----- Data in this exercise

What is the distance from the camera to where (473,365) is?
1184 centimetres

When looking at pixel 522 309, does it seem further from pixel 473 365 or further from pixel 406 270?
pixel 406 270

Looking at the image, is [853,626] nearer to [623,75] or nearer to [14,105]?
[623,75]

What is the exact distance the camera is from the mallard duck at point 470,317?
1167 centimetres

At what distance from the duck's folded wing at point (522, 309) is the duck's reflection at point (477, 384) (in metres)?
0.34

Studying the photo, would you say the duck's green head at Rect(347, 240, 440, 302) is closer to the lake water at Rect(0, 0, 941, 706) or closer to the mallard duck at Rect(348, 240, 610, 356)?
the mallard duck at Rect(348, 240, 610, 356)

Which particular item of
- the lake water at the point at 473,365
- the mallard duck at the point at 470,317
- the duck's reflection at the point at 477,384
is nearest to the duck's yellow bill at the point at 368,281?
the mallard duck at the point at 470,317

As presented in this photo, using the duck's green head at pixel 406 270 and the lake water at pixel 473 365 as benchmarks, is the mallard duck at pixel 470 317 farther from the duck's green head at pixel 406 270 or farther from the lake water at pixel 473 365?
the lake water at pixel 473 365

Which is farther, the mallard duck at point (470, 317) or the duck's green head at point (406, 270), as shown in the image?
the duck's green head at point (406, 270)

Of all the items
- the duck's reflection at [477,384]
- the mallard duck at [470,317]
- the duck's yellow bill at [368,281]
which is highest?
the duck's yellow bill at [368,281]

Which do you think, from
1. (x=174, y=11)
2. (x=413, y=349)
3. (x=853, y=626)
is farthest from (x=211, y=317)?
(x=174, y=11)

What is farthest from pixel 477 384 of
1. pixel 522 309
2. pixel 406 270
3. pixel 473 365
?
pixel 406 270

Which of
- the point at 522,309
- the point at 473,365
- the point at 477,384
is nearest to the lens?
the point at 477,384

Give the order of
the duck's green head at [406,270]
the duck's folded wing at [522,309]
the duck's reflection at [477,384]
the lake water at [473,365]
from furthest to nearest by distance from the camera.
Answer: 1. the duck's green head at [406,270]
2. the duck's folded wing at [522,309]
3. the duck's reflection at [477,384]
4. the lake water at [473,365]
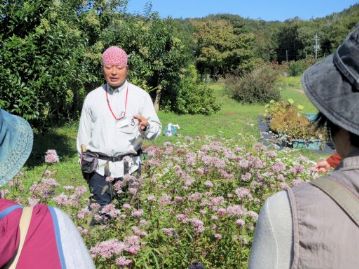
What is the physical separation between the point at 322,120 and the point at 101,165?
2.87m

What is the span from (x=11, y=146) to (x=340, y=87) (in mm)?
680

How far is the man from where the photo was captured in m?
3.79

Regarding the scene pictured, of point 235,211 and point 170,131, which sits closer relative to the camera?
point 235,211

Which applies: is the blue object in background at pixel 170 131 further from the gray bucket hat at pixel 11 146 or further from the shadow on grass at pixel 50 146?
the gray bucket hat at pixel 11 146

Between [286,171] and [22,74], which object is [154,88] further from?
[286,171]

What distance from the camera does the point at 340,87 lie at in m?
1.01

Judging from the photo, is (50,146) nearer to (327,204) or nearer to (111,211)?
(111,211)

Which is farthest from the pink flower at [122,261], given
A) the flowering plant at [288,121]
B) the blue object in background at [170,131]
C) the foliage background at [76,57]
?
the blue object in background at [170,131]

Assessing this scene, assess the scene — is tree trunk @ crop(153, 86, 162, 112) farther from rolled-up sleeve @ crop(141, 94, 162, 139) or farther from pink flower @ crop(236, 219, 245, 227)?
pink flower @ crop(236, 219, 245, 227)

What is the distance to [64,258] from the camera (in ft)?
3.48

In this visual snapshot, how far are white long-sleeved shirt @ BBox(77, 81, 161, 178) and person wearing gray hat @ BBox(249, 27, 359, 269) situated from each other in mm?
2780

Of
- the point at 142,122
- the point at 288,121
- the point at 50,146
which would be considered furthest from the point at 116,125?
the point at 288,121

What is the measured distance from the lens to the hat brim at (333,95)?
3.26ft

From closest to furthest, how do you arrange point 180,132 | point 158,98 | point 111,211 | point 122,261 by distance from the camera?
point 122,261 → point 111,211 → point 180,132 → point 158,98
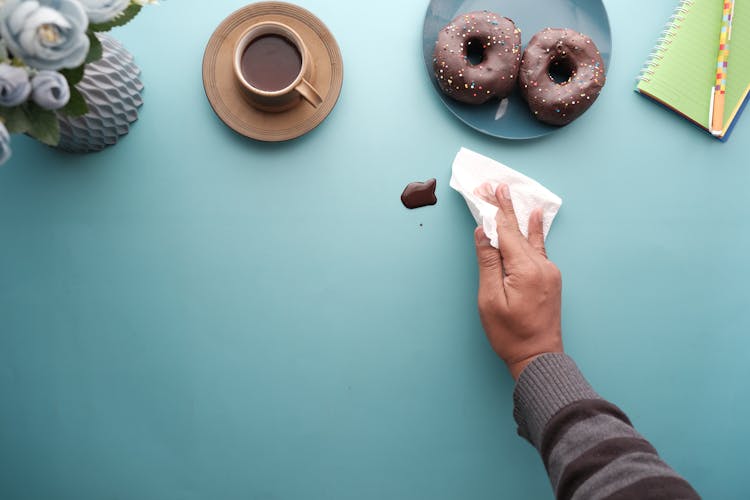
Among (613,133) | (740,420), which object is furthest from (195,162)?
(740,420)

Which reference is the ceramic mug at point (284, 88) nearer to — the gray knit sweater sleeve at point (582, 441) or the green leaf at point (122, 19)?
the green leaf at point (122, 19)

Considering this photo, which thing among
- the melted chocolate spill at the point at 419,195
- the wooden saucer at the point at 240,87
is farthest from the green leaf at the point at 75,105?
the melted chocolate spill at the point at 419,195

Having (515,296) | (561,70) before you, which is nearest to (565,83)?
(561,70)

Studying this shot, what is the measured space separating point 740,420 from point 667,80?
0.68 m

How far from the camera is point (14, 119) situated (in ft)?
1.83

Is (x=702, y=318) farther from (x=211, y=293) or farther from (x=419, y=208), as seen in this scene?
(x=211, y=293)

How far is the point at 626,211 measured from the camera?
39.9 inches

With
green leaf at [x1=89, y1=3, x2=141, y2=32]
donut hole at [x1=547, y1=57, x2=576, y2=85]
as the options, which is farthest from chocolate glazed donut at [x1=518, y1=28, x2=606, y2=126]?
green leaf at [x1=89, y1=3, x2=141, y2=32]

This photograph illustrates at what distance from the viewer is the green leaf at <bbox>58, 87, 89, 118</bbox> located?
2.03ft

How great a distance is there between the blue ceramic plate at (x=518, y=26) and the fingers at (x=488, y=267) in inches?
7.5

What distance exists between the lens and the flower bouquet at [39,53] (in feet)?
1.54

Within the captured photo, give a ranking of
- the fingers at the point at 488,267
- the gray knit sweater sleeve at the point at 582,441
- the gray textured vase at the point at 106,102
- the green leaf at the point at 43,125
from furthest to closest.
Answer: the fingers at the point at 488,267
the gray textured vase at the point at 106,102
the gray knit sweater sleeve at the point at 582,441
the green leaf at the point at 43,125

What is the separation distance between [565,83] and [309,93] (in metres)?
0.44

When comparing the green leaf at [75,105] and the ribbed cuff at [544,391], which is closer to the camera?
the green leaf at [75,105]
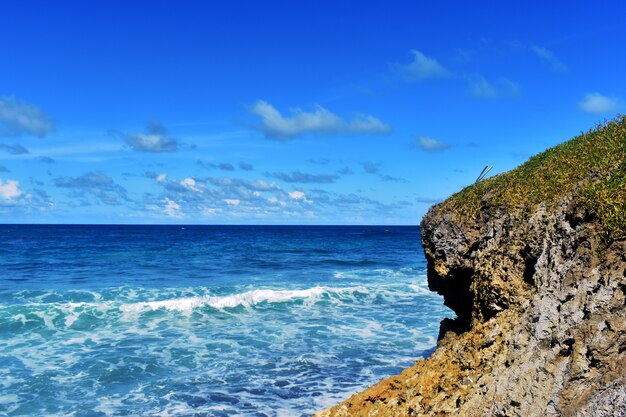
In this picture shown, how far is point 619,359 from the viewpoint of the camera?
235 inches

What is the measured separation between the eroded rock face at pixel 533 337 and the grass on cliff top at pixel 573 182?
26 cm

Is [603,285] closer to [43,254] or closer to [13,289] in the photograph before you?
[13,289]

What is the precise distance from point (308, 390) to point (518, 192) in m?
8.01

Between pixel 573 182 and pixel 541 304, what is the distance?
2677 millimetres

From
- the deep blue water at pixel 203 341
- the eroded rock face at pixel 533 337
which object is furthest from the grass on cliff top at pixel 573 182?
the deep blue water at pixel 203 341

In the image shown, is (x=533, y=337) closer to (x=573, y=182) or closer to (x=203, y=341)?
(x=573, y=182)

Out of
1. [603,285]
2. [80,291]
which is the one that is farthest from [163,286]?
[603,285]

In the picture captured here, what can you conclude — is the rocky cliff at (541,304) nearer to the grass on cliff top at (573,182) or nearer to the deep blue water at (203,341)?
the grass on cliff top at (573,182)

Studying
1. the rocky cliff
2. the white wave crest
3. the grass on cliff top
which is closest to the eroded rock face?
the rocky cliff

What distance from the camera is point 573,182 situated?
888 centimetres

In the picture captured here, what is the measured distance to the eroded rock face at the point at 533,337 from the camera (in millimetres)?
6215

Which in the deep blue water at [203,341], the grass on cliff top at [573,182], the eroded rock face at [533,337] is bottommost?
the deep blue water at [203,341]

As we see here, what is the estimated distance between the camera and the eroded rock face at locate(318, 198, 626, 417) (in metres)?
6.21

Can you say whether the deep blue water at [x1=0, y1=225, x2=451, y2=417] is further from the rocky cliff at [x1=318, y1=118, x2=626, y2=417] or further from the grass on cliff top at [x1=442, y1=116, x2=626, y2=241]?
the grass on cliff top at [x1=442, y1=116, x2=626, y2=241]
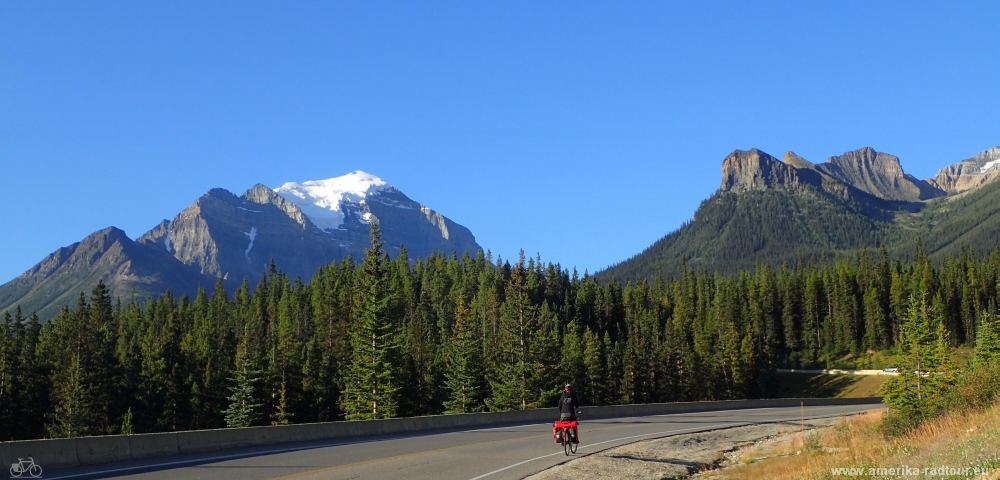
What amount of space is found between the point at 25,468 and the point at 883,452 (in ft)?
64.0

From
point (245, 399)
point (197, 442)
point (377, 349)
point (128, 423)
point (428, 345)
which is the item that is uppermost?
point (428, 345)

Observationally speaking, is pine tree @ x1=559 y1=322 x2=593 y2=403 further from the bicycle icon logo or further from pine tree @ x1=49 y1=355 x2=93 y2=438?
the bicycle icon logo

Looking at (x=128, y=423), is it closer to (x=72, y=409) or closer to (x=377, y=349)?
(x=72, y=409)

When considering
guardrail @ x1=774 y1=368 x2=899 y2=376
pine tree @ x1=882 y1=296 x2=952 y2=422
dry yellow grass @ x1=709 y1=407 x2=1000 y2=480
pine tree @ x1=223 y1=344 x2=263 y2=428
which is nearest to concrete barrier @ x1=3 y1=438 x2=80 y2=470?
dry yellow grass @ x1=709 y1=407 x2=1000 y2=480

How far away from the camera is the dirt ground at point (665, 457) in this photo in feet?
69.7

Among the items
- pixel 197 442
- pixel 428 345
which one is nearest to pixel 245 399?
pixel 428 345

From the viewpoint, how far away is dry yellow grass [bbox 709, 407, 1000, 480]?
15.0 metres

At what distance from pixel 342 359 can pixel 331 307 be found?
42.5m

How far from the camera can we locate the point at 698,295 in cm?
18312

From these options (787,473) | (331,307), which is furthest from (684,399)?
(787,473)

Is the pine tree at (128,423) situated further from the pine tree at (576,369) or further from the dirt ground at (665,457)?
the dirt ground at (665,457)

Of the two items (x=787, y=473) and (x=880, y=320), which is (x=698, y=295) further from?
(x=787, y=473)

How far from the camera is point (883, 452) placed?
2064cm

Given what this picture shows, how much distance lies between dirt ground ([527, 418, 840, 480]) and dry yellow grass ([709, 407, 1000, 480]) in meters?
1.08
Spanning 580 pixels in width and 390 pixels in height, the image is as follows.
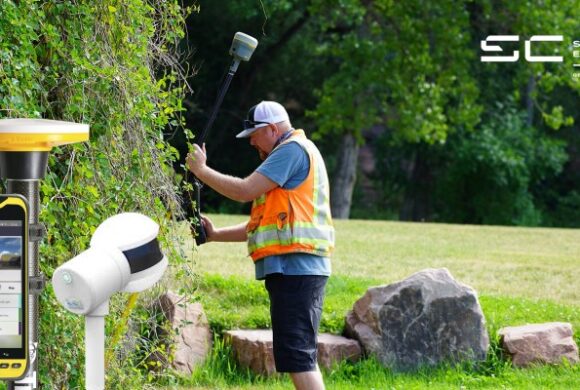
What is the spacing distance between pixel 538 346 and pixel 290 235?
10.1 ft

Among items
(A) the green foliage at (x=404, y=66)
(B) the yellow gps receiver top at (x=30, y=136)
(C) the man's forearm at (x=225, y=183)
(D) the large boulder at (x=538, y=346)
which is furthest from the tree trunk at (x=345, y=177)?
(B) the yellow gps receiver top at (x=30, y=136)

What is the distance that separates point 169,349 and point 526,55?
53.9 feet

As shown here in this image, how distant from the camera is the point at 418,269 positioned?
12.8 m

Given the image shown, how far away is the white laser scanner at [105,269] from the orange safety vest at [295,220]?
92.7 inches

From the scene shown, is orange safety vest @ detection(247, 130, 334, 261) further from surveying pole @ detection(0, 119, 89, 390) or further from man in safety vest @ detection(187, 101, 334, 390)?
surveying pole @ detection(0, 119, 89, 390)

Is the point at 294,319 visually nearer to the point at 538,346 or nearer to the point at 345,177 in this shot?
the point at 538,346

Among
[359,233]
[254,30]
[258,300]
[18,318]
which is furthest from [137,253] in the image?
[254,30]

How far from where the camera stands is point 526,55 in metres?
22.5

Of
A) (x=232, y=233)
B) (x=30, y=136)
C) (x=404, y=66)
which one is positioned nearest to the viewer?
(x=30, y=136)

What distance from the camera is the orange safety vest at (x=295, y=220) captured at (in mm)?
5883

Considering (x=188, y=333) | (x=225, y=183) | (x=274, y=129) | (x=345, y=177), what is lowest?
(x=188, y=333)

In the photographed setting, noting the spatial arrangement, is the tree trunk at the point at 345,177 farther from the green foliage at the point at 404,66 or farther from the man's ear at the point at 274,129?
the man's ear at the point at 274,129

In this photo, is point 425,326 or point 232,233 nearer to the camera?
point 232,233

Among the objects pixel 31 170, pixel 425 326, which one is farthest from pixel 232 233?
pixel 31 170
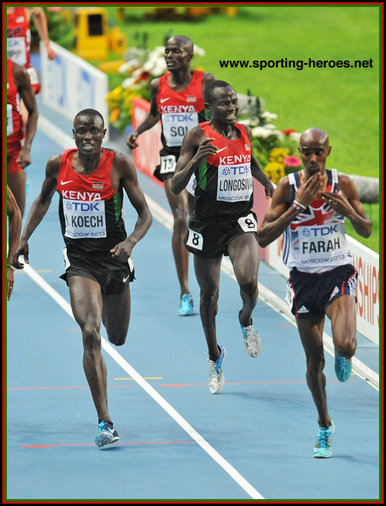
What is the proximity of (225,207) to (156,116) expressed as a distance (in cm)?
311

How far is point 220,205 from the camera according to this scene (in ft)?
38.4

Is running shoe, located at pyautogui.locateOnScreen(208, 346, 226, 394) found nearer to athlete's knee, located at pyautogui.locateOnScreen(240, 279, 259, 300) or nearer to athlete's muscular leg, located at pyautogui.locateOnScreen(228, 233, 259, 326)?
Answer: athlete's knee, located at pyautogui.locateOnScreen(240, 279, 259, 300)

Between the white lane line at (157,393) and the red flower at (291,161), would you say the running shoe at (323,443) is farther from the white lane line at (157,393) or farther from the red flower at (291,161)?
the red flower at (291,161)

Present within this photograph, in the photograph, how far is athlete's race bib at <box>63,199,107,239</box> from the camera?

----------

### Exercise brief
Reproduce the lines of the records beginning at the line that contains "Spanning 580 pixels" and ending after the line that contains "92.7 inches", substituting "large rock" for "large boulder" and leaving everything else as it stands. Omit the pictures from your copy.

### Solution to the exercise
Spanning 580 pixels in width and 390 pixels in height, the image is as follows.
What is the spacing distance between pixel 538 346 and pixel 290 235?
10.1 ft

Among items
(A) the green foliage at (x=404, y=66)
(B) the yellow gps receiver top at (x=30, y=136)
(C) the man's forearm at (x=225, y=183)
(D) the large rock at (x=538, y=346)
which is furthest from the tree trunk at (x=345, y=177)?
(B) the yellow gps receiver top at (x=30, y=136)

What is the distance that separates point 169,349 and point 526,55?
53.9 feet

As shown here in this image, how distant from the camera is the point at 418,269 positioned?
12.8 m

Given the image shown, how far away is the white laser scanner at [105,269] from the orange safety vest at [295,220]?
92.7 inches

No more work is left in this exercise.